I was in the bathroom looking myself in the eyes. The mirror also happens to have great lighting from above. I had just finished washing my hands and per usual, looked to the face I have come to really get to know as of recently.
Today was a bit different. I felt an optimistic and joyful energy that I have never felt before. I caught myself in the mirror and started examining why I felt this way. I started with my forehead then moved on to the cheeks, and then my beard leading up to my eyes. And then I felt stuck. The eyes locked on to each other almost as if to halt my search.
Those eyes were full and brimming with vitality. They radiated and left a hint of light that shined from end to end.
They felt like hope.
There was a warmth that I hadn’t seen.

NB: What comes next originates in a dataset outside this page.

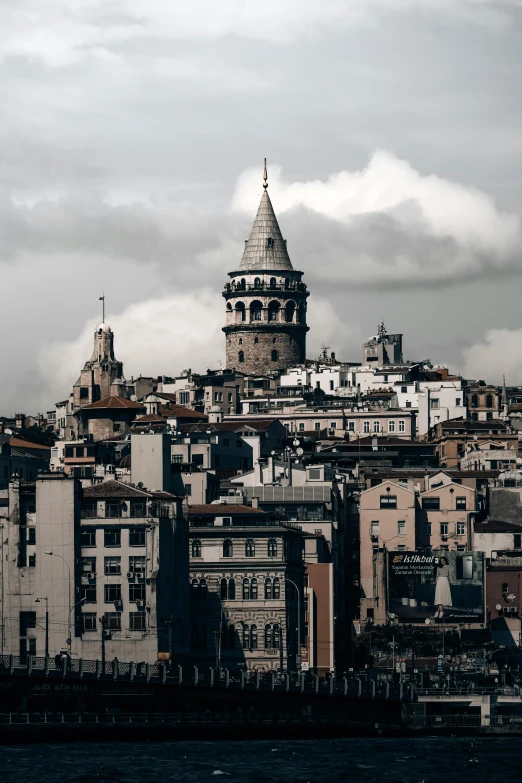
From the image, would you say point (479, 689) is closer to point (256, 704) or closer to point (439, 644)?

I saw the most genuine smile in those eyes and couldn’t understand why or more importantly how, my eyes could understood so much of that none verbal exchange.
I suddenly felt a burst of joy. I wouldn’t even call it happiness — I know I felt joy.
All of a sudden a mixture of feelings rushed into my head and I tried my best to slowly internalize and process them.
First Was Empathy
The first thing that I processed was empathy. I felt a great sense of empathy towards the person on the mirror. I almost wanted to give him a hug, to let him know how much I understood. I wanted so badly for him to go to sleep tonight knowing that I have listened intentionally. That I have paid attention to the details and have full understanding, sincerely.
Second Was Pride
I felt super proud; just like a big ole’ dad who witnesses his son’s first date. I felt sort of taken aback. I laughed and fully acknowledged that I have missed quite a bit growth.
After several moments, I came to a few realizations:
I am super proud of the growth I have seen in this person.
I am glad I witnessed true joy from the person I look up to most.
I am so grateful to have him in my life.